Now I was flabbergasted! I never really expected to get this special senior citizen's rate, nor did I expect to get just a one-night commitment. All this, AND for some kind of "SUITE", no less. We would be upgraded AND save $300 to boot! (*Barney Fife sniff as I hitched up my drawers*)
Before I accepted, the clerk added, "That is... unless you already HAVE reservations. Do you sir?"
Now I'm normally an honest kind of guy, but when Mrs. DaBlade isn't happy, that is no time for taking the moral highground. "No, I don't," I answered, which was technically not a lie since the reservation was in the wife's name. I nervously handed over the credit card, answering with address and phone info when asked. I was sure that the transaction would be interrupted prematurely and that my "scam" would be discovered. I feared at any moment a loud siren and flashing lights going off, a rush of security guards capturing and waterboarding me with the chlorine pool water for my deception.
To my relief, I was given the room key and excused. I approached the wife and proudly gave her the good news! She gave me a look that said, "maybe you're not as big an idiot as I thought." That look lasted right up until the moment we wheeled our luggage into the suite.
"What the... there are palm trees growing out of the freakin' walls!"
I guess I didn't stop to consider what a "fantasy" suite was, or why the clerk was so quick to downgrade the rate. I was immediately struck by an overpowering perfumy smell that I was sure was there to cover up something sinister. WARNING - Clicking this link is not recommended, but it is honestly what I was thinking, but not sharing with the wife. It was a long drive, and sleeping in the car seemed more torturous than even this possibility (one that I planned on keeping to myself).

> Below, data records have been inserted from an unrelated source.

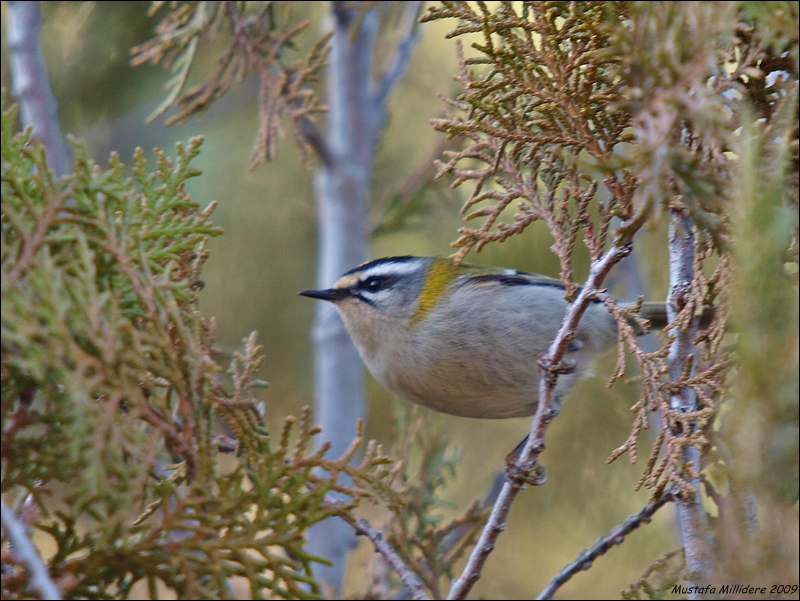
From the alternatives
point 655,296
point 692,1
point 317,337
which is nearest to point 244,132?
point 317,337

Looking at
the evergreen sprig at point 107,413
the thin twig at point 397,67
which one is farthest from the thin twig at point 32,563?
the thin twig at point 397,67

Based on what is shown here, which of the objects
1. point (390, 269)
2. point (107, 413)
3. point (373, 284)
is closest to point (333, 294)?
point (373, 284)

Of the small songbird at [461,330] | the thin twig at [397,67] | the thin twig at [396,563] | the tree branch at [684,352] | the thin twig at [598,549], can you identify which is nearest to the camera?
the tree branch at [684,352]

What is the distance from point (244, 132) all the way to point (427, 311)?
3204 millimetres

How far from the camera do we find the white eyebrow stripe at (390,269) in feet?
11.2

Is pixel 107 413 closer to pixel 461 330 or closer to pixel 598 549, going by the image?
pixel 598 549

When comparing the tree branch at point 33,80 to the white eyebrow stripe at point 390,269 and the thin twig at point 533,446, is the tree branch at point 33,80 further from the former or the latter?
the thin twig at point 533,446

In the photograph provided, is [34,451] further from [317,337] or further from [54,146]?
[317,337]

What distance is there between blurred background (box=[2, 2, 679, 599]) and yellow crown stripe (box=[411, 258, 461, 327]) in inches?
26.2

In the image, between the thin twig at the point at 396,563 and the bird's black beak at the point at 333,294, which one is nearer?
the thin twig at the point at 396,563

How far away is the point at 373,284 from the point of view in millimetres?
3408

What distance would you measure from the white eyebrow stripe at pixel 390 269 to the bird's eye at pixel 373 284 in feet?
0.06

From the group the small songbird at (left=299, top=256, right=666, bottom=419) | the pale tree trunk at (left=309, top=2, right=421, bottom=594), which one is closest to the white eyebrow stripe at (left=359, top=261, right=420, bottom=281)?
the small songbird at (left=299, top=256, right=666, bottom=419)

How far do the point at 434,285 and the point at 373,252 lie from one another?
2676 mm
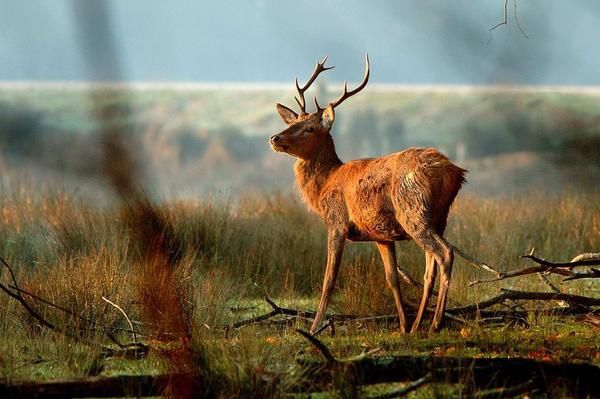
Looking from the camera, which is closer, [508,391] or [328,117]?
[508,391]

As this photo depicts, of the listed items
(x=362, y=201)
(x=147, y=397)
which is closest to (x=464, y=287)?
(x=362, y=201)

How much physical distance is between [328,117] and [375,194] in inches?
35.0

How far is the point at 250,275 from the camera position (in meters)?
11.0

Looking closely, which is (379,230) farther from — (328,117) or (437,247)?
(328,117)

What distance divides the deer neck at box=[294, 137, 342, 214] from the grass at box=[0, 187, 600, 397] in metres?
1.04

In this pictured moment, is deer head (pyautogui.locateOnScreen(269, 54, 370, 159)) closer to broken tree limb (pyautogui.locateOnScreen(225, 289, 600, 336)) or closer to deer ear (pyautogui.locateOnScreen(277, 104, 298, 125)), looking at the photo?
deer ear (pyautogui.locateOnScreen(277, 104, 298, 125))

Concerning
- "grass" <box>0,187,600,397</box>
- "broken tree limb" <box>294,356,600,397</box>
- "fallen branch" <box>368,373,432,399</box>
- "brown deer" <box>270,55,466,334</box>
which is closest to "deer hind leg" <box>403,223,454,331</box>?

I looked around, taking advantage of the wife's momentarily silence born of stunned disbelief. The bed was round. ROUND!? It had a mirror above it that lit up like a star-filled sky and tiki torches on either side of the reinforced headboard! The furniture was bamboo and the TV was on a swivel with a built-in VCR. There was a hot tub encased in lava stone and surrounded by mirrors. The walls were painted with volcanoes and island scenes. Did I mention the real imitation palm trees? Fantasy suite? Maybe for Tarzan. Or Gilligan.

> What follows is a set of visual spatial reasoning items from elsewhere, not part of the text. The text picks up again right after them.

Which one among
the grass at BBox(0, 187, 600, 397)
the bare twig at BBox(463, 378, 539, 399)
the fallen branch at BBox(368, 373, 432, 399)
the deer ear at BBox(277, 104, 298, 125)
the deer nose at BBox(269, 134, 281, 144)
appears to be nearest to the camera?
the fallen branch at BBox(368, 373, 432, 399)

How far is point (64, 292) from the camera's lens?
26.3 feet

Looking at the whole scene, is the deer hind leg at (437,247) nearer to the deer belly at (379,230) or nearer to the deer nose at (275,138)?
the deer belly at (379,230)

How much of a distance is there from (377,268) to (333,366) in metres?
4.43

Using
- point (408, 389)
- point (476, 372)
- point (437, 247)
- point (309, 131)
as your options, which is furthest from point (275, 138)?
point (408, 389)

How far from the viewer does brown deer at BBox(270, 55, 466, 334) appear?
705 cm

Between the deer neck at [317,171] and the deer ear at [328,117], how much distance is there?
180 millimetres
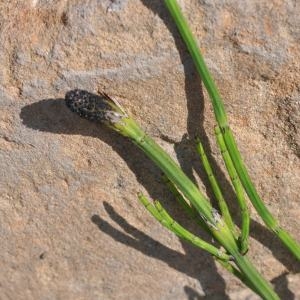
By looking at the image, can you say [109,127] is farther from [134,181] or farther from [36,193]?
[36,193]

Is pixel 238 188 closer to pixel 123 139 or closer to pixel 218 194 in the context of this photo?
pixel 218 194

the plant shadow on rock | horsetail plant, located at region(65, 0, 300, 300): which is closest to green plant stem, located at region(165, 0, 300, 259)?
horsetail plant, located at region(65, 0, 300, 300)

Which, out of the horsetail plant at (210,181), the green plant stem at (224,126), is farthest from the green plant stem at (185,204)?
the green plant stem at (224,126)

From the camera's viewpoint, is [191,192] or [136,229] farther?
[136,229]

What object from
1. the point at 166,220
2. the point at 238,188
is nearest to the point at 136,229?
the point at 166,220

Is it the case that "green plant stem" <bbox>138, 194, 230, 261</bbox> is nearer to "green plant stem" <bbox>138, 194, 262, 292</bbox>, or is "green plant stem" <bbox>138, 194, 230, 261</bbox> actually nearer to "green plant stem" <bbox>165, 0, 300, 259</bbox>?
"green plant stem" <bbox>138, 194, 262, 292</bbox>

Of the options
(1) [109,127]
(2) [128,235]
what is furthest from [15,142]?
(2) [128,235]
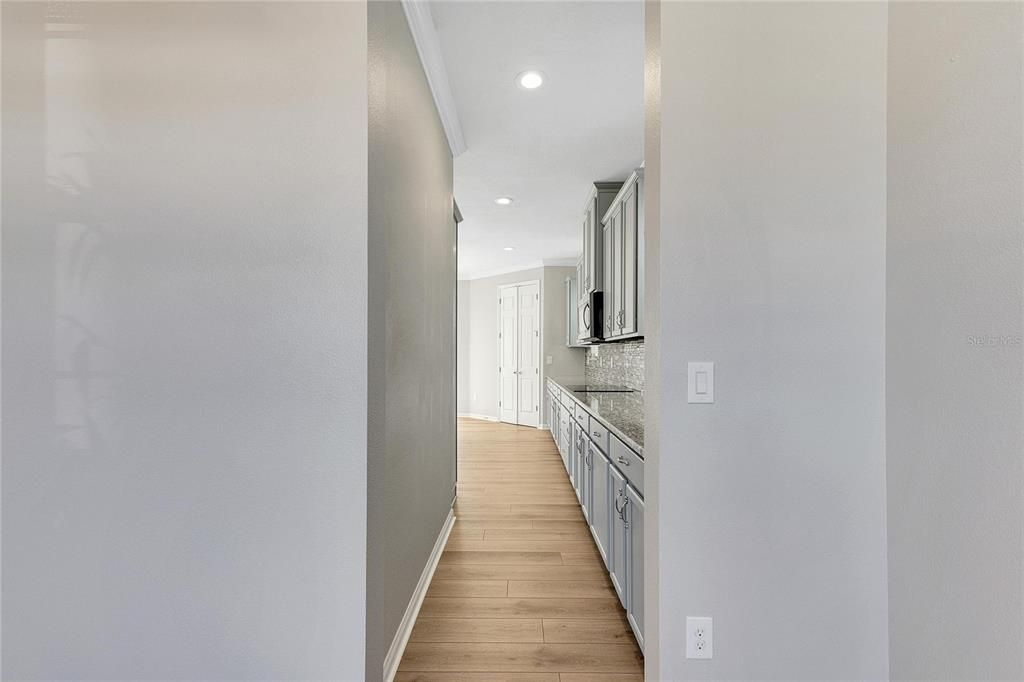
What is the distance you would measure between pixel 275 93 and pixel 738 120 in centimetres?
126

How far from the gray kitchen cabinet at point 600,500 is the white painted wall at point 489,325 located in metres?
4.71

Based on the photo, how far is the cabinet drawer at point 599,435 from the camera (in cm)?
272

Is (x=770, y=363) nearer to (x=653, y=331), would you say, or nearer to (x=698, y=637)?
(x=653, y=331)

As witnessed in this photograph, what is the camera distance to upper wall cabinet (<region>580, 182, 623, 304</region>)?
14.0 ft

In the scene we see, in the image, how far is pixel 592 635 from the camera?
7.08 feet

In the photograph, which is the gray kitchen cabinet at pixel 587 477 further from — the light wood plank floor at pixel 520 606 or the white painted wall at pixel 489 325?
the white painted wall at pixel 489 325

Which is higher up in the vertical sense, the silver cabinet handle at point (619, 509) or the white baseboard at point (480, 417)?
the silver cabinet handle at point (619, 509)

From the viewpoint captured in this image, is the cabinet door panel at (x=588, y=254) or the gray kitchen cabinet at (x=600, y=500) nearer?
the gray kitchen cabinet at (x=600, y=500)

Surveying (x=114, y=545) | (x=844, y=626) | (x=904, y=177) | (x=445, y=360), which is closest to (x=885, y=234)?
(x=904, y=177)

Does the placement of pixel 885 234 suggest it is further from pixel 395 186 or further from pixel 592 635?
pixel 592 635

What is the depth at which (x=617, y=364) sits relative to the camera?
5.57m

"Honey, did you pack my robe and pipe?"
She was not amused. "All I meant was that I wanted the cheaper one-night rate on our original NORMAL room!," she snapped, as she removed the comforter from the bed and began tearing up the sheet from each corner checking for bedbugs. Hey, once bitten, twice shy, and certainly this room would rank high on the "probable list" for infestation.
Thankfully, no bugs were found, but some unidentifiable stains on the floor, drapery, and mirrors were. I wondered how many porn flicks had been filmed in this very room. I knew I had to blog this, and snapped these photos with my digital. The wife hollered for me to stop, horrified at the idea that someone outside might see that flash photography was taking place and draw the wrong conclusions.

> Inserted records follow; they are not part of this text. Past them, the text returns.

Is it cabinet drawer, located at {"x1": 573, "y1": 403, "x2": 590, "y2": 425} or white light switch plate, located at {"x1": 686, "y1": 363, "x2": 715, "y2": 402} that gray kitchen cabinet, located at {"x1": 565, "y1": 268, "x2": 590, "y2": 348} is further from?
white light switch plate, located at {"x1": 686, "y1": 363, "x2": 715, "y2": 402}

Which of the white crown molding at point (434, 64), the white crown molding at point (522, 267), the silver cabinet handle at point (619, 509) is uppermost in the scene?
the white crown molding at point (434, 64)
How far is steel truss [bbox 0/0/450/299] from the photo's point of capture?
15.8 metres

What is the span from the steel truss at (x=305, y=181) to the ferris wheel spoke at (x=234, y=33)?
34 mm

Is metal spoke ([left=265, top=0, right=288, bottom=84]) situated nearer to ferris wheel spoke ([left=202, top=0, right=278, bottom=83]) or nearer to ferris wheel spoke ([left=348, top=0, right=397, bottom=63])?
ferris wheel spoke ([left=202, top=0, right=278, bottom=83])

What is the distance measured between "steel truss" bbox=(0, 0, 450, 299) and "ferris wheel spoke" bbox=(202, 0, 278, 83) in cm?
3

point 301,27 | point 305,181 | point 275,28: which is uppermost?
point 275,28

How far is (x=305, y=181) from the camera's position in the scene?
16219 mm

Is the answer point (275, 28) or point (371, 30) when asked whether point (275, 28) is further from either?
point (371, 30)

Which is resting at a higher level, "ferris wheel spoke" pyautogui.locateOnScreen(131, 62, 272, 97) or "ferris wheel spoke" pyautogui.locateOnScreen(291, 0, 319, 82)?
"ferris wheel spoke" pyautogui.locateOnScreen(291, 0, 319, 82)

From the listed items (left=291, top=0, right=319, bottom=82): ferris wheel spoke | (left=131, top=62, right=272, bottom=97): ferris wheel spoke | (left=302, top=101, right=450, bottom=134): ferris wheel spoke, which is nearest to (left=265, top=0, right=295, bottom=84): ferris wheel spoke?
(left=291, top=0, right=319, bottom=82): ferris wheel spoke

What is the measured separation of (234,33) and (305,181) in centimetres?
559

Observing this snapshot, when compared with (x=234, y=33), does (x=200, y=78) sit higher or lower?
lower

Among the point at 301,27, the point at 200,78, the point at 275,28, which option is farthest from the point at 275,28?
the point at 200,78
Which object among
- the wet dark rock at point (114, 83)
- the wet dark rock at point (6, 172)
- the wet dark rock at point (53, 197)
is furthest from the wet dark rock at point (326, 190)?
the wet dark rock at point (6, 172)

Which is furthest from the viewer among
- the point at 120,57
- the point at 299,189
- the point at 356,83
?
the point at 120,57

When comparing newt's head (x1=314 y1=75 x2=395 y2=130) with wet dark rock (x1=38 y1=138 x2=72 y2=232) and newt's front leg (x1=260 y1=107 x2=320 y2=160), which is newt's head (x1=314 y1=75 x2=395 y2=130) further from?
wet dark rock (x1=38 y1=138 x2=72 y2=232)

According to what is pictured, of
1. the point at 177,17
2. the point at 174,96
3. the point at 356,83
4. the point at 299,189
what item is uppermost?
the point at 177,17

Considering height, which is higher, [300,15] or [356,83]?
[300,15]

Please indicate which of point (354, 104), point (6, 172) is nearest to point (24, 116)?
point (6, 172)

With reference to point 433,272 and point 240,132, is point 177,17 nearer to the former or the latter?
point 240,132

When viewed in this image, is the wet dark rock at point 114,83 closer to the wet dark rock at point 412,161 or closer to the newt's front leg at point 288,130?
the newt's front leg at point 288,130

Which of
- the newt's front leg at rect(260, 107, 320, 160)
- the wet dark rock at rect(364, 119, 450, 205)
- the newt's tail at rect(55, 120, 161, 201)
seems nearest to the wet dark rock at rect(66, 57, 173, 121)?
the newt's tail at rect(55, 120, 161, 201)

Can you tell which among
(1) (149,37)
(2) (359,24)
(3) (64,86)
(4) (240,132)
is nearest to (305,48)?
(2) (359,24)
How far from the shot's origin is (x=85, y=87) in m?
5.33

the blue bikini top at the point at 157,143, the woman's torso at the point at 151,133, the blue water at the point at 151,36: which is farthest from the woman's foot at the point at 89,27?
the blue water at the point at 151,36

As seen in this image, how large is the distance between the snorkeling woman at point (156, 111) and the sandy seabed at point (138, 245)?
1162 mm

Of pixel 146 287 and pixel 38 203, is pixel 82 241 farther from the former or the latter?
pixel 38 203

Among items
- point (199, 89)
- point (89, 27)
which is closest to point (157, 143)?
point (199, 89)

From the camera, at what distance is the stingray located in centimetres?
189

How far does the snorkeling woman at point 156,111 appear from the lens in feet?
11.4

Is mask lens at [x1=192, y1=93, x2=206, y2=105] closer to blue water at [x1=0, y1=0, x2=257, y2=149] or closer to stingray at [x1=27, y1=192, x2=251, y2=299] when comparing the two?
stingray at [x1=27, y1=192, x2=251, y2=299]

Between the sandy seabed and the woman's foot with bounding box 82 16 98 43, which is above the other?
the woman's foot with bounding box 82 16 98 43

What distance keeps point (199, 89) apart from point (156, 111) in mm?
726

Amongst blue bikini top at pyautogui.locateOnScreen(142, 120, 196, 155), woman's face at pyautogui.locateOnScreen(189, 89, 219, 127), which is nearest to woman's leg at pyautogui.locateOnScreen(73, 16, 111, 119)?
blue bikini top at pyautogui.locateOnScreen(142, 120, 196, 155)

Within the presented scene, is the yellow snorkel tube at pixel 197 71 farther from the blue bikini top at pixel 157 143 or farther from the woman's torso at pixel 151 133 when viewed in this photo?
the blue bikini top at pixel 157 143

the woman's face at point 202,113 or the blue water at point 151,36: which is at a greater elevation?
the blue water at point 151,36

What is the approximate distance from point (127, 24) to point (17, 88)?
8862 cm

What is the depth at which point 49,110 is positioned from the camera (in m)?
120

We quickly left the room as planned, and spent the day on campus, the day before the big football game. When we returned to retire for the evening, the wife stripped the bed again for the obligatory bug check. We bundled up in long-sleeve sleepware, even leaving on our socks to avoid as much contact with the bed as possible. We looked ready for a space mission, killing any chance that the misses would be even remotely interested in taking advantage of the mirror on the ceiling above. I've found that "bug checks" have a way of killing the mood for woman. If the wife finds a spider on the wall of the bedroom back home, romance becomes radioactive, with a half-life rivaling that of plutonium. I was sure the Taj Mahal was seeing more action this night.
"What is THAT smell?," I heard her mumble, as I sank into blissful oblivion.